Restore to original means - the app deletes current vm from an Ovirt and then restores the same vm with the same vm id.
if the original vm has a snapshot, the restored vm won't start

Version-Release number of selected component (if applicable):
Ovirt 4.4.9
RHV 4.4.9

How reproducible:
Always

Steps to Reproduce:
1.Create a snapshot on the original vm
2.Delete the original vm through API 2022-01-04 19:46:09 EVENT_ID: USER_REMOVE_VM_FINISHED(113)
3. Put xml configuration from the vm backup and import it 2022-01-04 19:46:19 Running command: ImportVmFromConfigurationCommand
4. Delete from imported vm all nics and disks
5. Attach new disks and upload the content through image transfer.
6. Finish vm restore
7. Start the restored VM

Actual results:
The vm can't start

Expected results:
The vm's started sucessfully

Additional info:
2022-01-04 20:42:08,833+01 INFO  [org.ovirt.engine.core.vdsbroker.monitoring.VmAnalyzer] (EE-ManagedScheduledExecutorService-engineScheduledThreadPool-Thread-42) [] VM '53f312ba-113c-413b-ac06-7212aceee65a'(null) moved from 'WaitForLaunch' --> 'Up'
2022-01-04 20:42:08,833+01 ERROR [org.ovirt.engine.core.vdsbroker.monitoring.VmsMonitoring] (EE-ManagedScheduledExecutorService-engineScheduledThreadPool-Thread-42) [] Failed during monitoring vm: 53f312ba-113c-413b-ac06-7212aceee65a , error is: {}: java.lang.NullPointerException

2022-01-04 20:42:08,833+01 ERROR [org.ovirt.engine.core.vdsbroker.monitoring.VmsMonitoring] (EE-ManagedScheduledExecutorService-engineScheduledThreadPool-Thread-42) [] Exception:: java.lang.NullPointerException

Comment 1 Yury.Panchenko 2022-01-10 17:35:42 UTC
Hello there.
It's really problematic issue, because customer can't easy workaround it.
Could you try to fix it in the next release?
thanks.

Comment 2 Arik 2022-01-10 19:09:27 UTC
(In reply to Yury.Panchenko from comment #1)
> Hello there.
> It's really problematic issue, because customer can't easy workaround it.
> Could you try to fix it in the next release?
> thanks.

Hi Yury,
Can you please help us understand why is it a problematic issue from your side?
To me it seems like a rare race between handling powered-off vm and removing it, not a common scenario (we didn't get reports on that and this code was introduced couple of years ago), that can be resolved by restarting ovirt-engine
Did customers reported it or is it something that was identified in your automation?

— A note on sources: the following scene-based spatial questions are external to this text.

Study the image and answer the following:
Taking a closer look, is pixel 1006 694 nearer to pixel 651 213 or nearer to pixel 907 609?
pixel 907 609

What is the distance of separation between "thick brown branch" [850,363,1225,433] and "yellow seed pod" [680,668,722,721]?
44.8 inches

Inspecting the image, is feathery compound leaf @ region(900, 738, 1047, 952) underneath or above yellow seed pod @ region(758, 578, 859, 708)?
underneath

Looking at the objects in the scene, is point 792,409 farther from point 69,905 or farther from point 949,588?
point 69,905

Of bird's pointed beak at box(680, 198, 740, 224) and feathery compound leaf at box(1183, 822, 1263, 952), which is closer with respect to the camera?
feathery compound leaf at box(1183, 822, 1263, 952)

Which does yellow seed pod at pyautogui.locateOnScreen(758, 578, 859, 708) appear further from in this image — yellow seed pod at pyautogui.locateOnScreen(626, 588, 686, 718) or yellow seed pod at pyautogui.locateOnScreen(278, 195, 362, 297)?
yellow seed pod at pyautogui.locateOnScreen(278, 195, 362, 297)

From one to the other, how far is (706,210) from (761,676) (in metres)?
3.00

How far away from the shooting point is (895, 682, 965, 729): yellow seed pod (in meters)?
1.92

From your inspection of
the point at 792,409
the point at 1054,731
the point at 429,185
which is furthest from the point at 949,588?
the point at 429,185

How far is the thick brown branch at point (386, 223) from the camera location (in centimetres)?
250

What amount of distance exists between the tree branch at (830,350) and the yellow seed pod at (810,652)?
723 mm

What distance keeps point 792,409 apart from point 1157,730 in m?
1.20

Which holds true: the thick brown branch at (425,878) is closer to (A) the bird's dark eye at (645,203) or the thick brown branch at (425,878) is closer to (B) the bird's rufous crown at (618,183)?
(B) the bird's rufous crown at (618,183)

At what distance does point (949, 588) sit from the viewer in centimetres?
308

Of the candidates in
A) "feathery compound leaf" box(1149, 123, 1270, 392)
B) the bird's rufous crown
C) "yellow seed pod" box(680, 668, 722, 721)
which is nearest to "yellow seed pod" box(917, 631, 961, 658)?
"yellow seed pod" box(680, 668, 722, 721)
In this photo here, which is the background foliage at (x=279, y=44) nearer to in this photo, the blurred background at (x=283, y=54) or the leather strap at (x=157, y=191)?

Comment 3 Yury.Panchenko 2022-01-11 12:06:40 UTC
Hello Arik,
> Can you please help us understand why is it a problematic issue from your side?
> To me it seems like a rare race between handling powered-off vm and removing it, not a common scenario (we didn't get reports on that and this code was introduced couple of years ago), that can be resolved by restarting ovirt-engine
Cutstomer usually does restore in some urgent cases when he needs the data now, so in this case he can't power on the vm and he can't get access to the data.
Restart whole ovirt isn't a good idea, because it will cause some downtime for other ovirt users and customer or restore admin sometimes can't have access to the ovirt vm

> Did customers reported it or is it something that was identified in your automation?
we've got this in our testing

Comment 5 Arik 2022-01-11 14:43:04 UTC
OK, so it's more likely to be an issue for automation than issue we'll face in the "real-world"
Yet, as the fix is easy to backport and it relatively safe, we'll backport to 4.4.10 nevertheless

Comment 6 Yury.Panchenko 2022-01-11 16:06:51 UTC
> Yet, as the fix is easy to backport and it relatively safe, we'll backport to 4.4.10 nevertheless
That's good, thanks.

> So it's more likely to be an issue for automation than issue we'll face in the "real-world"
No, for RHV backup customer just enough to click few steps in a vm restore wizard.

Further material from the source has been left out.